A 4 cm-sized linear incision was made obliquely along the course of right GON. The incision was then developed over the trapezius fascia. The proximal course of the right GON was identified between the trapezius and semispinalis capitis muscles (Fig. 2). After proximal dissection of semispinalis capitis and trapezius muscles from the GON, it was then carried distally, releasing the GON within the trapezial canal (the site where the GON penetrated through the trapezial aponeurotic attachment to the occiput at the superior nuchal line). The GON was found to be severely entrapped by the aponeurotic arch of the trapezius (Fig. 2). There was an indentation in the GON for chronic entrapment. The occipital artery was severely adherent to the GON at the trapezial canal. It was dissected free from the GON. The tightly adhered segment of the occipital artery was cut. After complete decompression of the GON, overlying wound was closed in two layers.
The morning after the decompression, the periorbital pain disappeared. Within seven days, chronic aching pain in his frontotemporal and malar area was considerably relieved. Up to a month after surgery, there was discomfort in the occipital vertex. It was a bit severe at night. Numbness in the occipital vertex was controlled with 200 mg/day of gabapentin. At 3 months, he stopped taking medication because he felt no discomfort at all. No pain in the frontotemporal, malar, or periorbital area was noted. Subjective satisfaction of the patient was very high. He reported good condition without craniofacial pain in six-month and 12-month follow-up.

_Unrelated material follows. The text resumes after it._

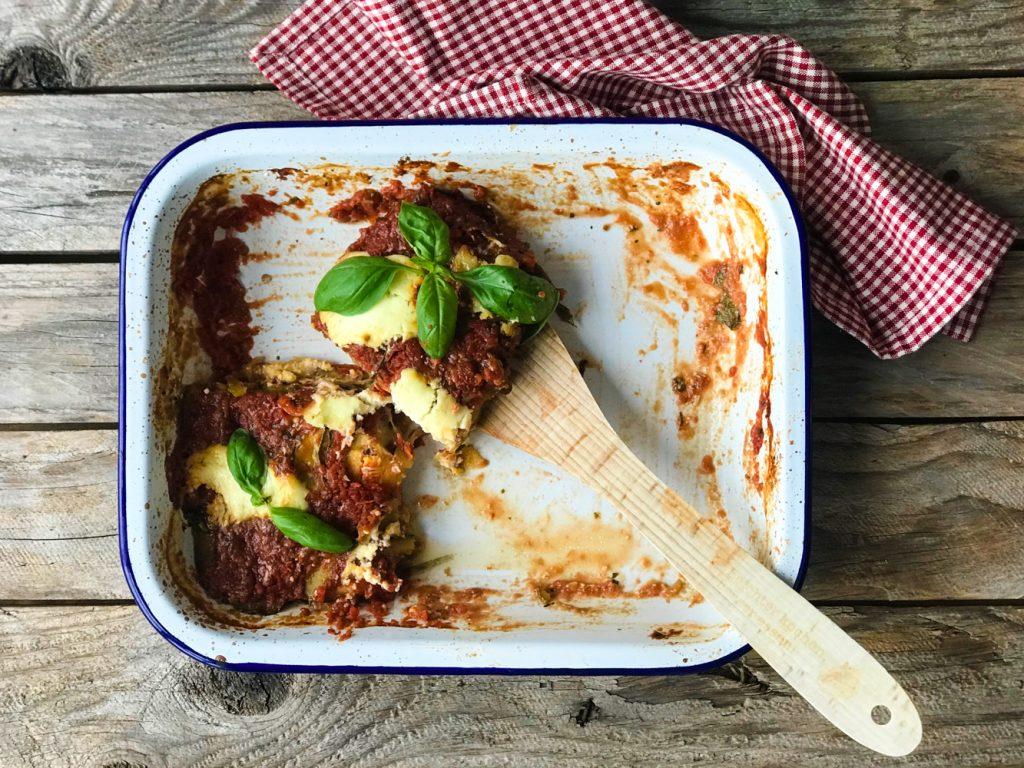 Parmigiana di Zucchine - Zucchiniauflauf vegetarisch im Bräter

1. Greater Occipital Nerve and Its Entrapment

The GON refers the medial branch of the dorsal ramus of the second cervical nerve [16,17]. It may also have fibers derived from the dorsal ramus of C3. The GON ascends through the semispinalis and then runs rostrolaterally before emerging into the scalp by piercing the aponeurotic fibrous attachment of the trapezius to the superior nuchal line [4,6,11,12,16,17]. This aperture (trapezial canal) is a common site of entrapment of the GON [4,12,15,16]. At this point, it travels with the occipital artery to supply the integument of the scalp as far anterior as the vertex [17]. In this case, chronic pain in the right-sided hemiface; malar and periorbital pain in addition to the frontotemporal areas were caused by entrapment of the right GON at the trapezial canal. In addition to entrapment within the tendinous aponeurotic attachment of the trapezius, the GON was found to be densely adhered to the occipital artery. The occipital artery, accompanied by the GON, turns upwards to pierce the investing layers of the deep cervical fascia connecting to the cranial attachment of trapezius and sternocleidomastoideus, and ascends tortuously in the dense superficial fascia of the scalp where it divides into many branches [16]. Compression of the GON by the occipital artery within the trapezial canal was reported to be the cause of occipital neuralgia in 2011 and 2017 [5,14]. Although entrapment of the GON by the fascial ring was a major intraoperative pathological finding, dense arterial adhesion could be non-negligible cause of GON entrapment. We think that both fascial entrapment and arterial adhesion should be addressed to decompress the GON completely.
Clinical significance of the GON entrapment at and around the trapezial canal has been stressed repetitively during the last two decades. It is a well known etiology of occipital neuralgia [8,11,14,17,18]. In addition, entrapment of the GON was reported to be associated with cervicogenic headache, migraine headache [12], chronic headache [6], and referred trigeminal pain from occipital neuralgia [8,11,14]. Even hemifacial sensory change in addition to referred trigeminal pain caused by entrapment of the GON has been reported [14].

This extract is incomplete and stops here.